Quest’articolo si aggrappa a questa convinzione, all’ennesimo richiamo morale a non allontanarsi mai dalla lettura. La fotografia e il cinema sono arti nobili tanto quanto la letteratura, ma non sono la stessa cosa, non stimolano gli stessi sensi, non emozionano le stesse parti del cervello. Dentro un libro ci sono persone, case, montagne, torri, prati così come la nostra mente – e nessun altro – è capace di immaginare. Sono molto legata alle mie Lila, Lenu, Delia, Olga, Leda – rispettivamente le protagoniste di L’amica geniale, L’amore molesto, I giorni dell’abbandono, La figlia oscura (tutti Edizioni e/o) – e alla donna che, nella mia fantasia, incarna Elena Ferrante. Non sento la necessità di incontrare quest’autrice oltre le sue parole così ben assemblate e ho paura di ritrovare tutte le altre in una donna che non era la stessa che avevo immaginato. Finisco per sovrapporre le immagini – la mia personale e quella dello schermo -, per sminuirne la forza e l’incanto (come mi è successo in passato con Harry Potter, Games of Thrones, i romanzi di Margaret Mazzantini e molti altri).
Il cinema è un piacere a cui non mi sottraggo mai, anche se so che nel caso di film ispirati a romanzi che ho amato dovrò rinunciare a qualcosa. Ma la vecchia lezioncina che ripropongo e che non smetterò mai di propinare è: “Leggete!” sempre, anche quando non avete tempo (che poi è solo una scusa, si sa).

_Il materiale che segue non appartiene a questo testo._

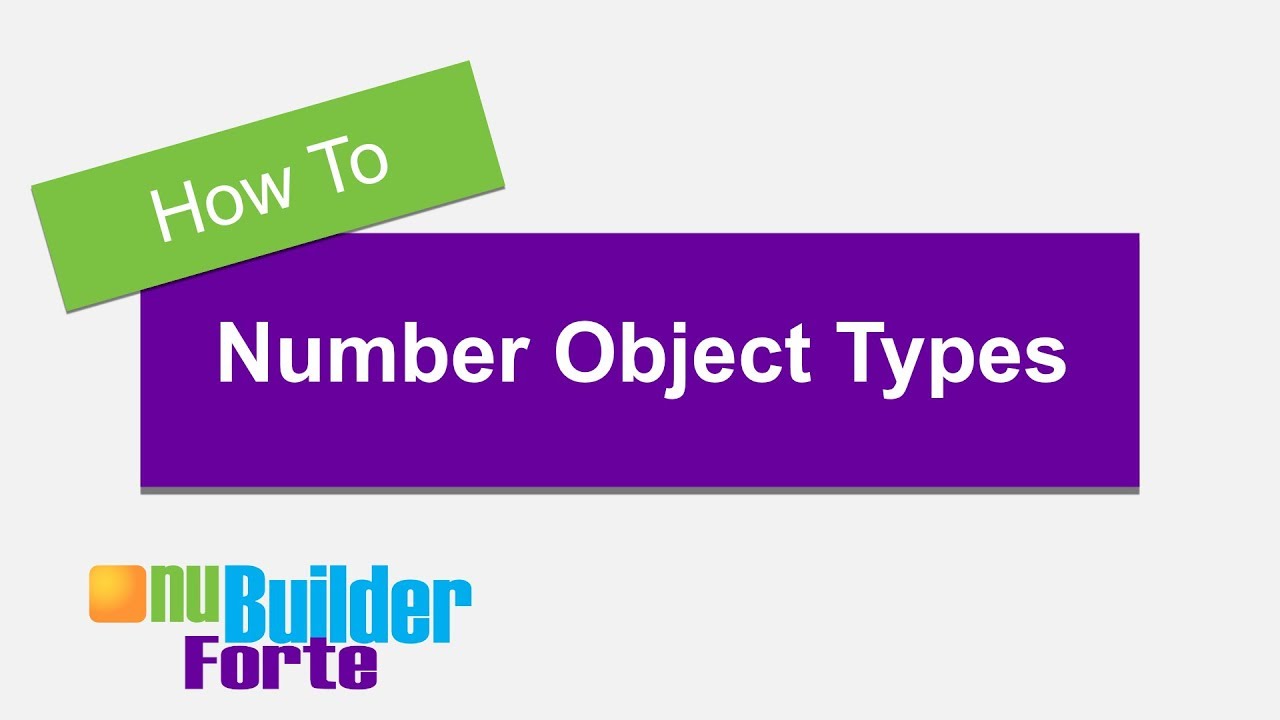 How To Use Number Objects With nuBuilder Forte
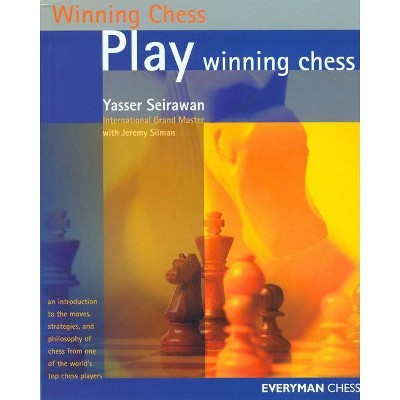 Play Winning Chess - (Everyman Chess) by  Yasser Seirawan (Paperback)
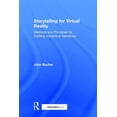 thumbnail image 1 of Storytelling for Virtual Reality: Methods and Principles for Crafting Immersive Narratives, (Hardcover), 1 of 1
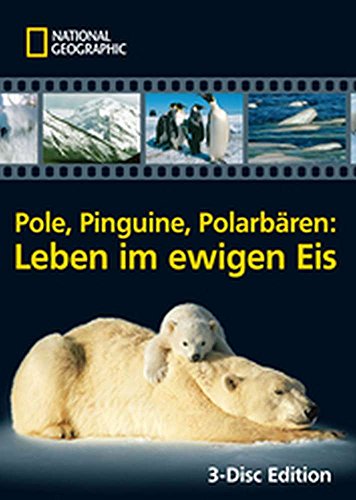 Pole, Pinguine, Polarbären - Leben im ewigen Eis [3 DVDs] von National Geographic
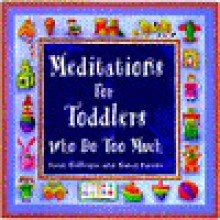 Meditations for Toddlers Who Do Too Much - Sarah Gillespie, Nancy Parent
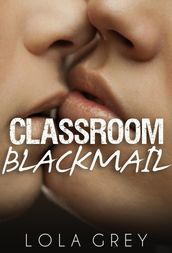 Classroom Blackmail (Lesbian Student / Teacher Erotica)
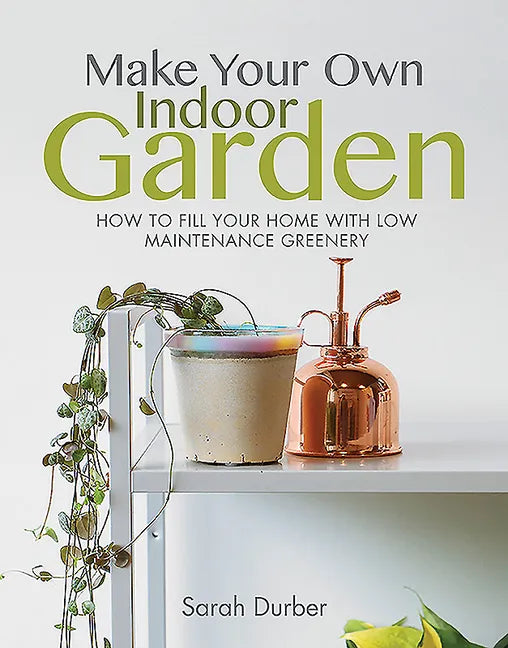 Make Your Own Indoor Garden: How to Fill Your Home with Low Maintenance Greenery - Paperback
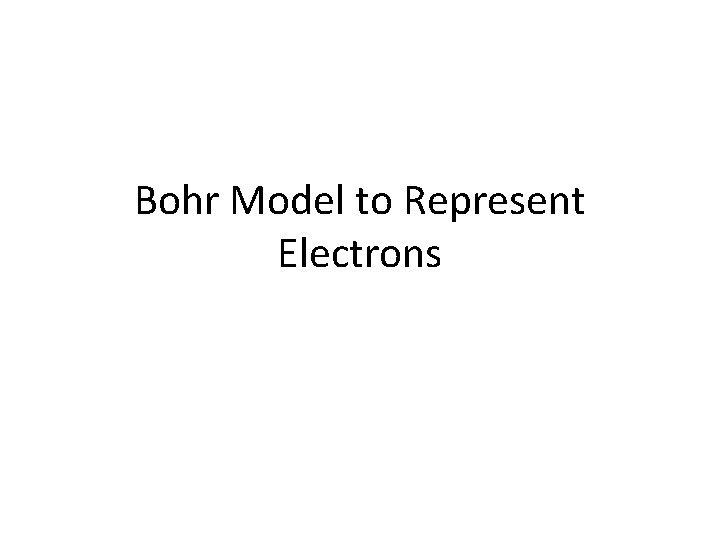 Bohr Model to Represent Electrons 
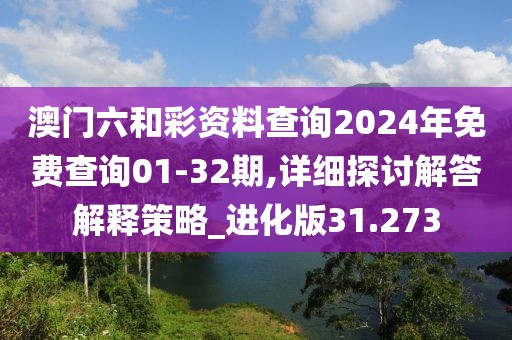 澳门六和彩资料查询2024年免费查询01-32期,详细探讨解答解释策略_进化版31.273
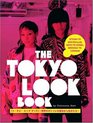 The Tokyo Look Book Stylish To Spectacular Goth To Gyaru Sidewalk To Catwalk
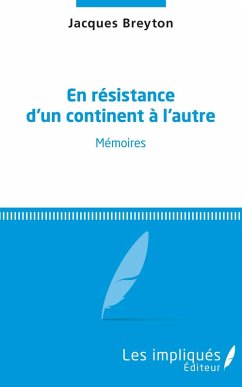 En resistance d'un continent a l'autre (eBook, PDF) - Breyton Jacques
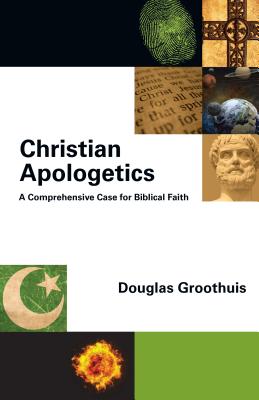 Christian Apologetics: A Comprehensive Case for Biblical Faith - Groothuis, Douglas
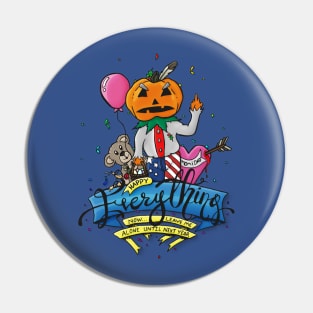 Happy Everything Pin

La letteratura non basta, è vero, ma non se ne può fare a meno.
Anna Fusari
Bellissimo articolo, ho da poco finito la saga de L’amica geniale che mi è piaciuto tantissimo. Ricordo quando ci fu la corsa alla scoperta dell’identità della Ferrante, fu qualcosa che m’indignò molto. Questa cosa di non rispettare la volontà dell’autrice, questo ficcare il naso dovunque non è una cosa che mi piace e non dovrebbe essere una priorità per un lettore, che dovrebbe invece leggere la vita di un autore tra le righe dei suoi libri, senza per forza dover svelare misteri metafisici.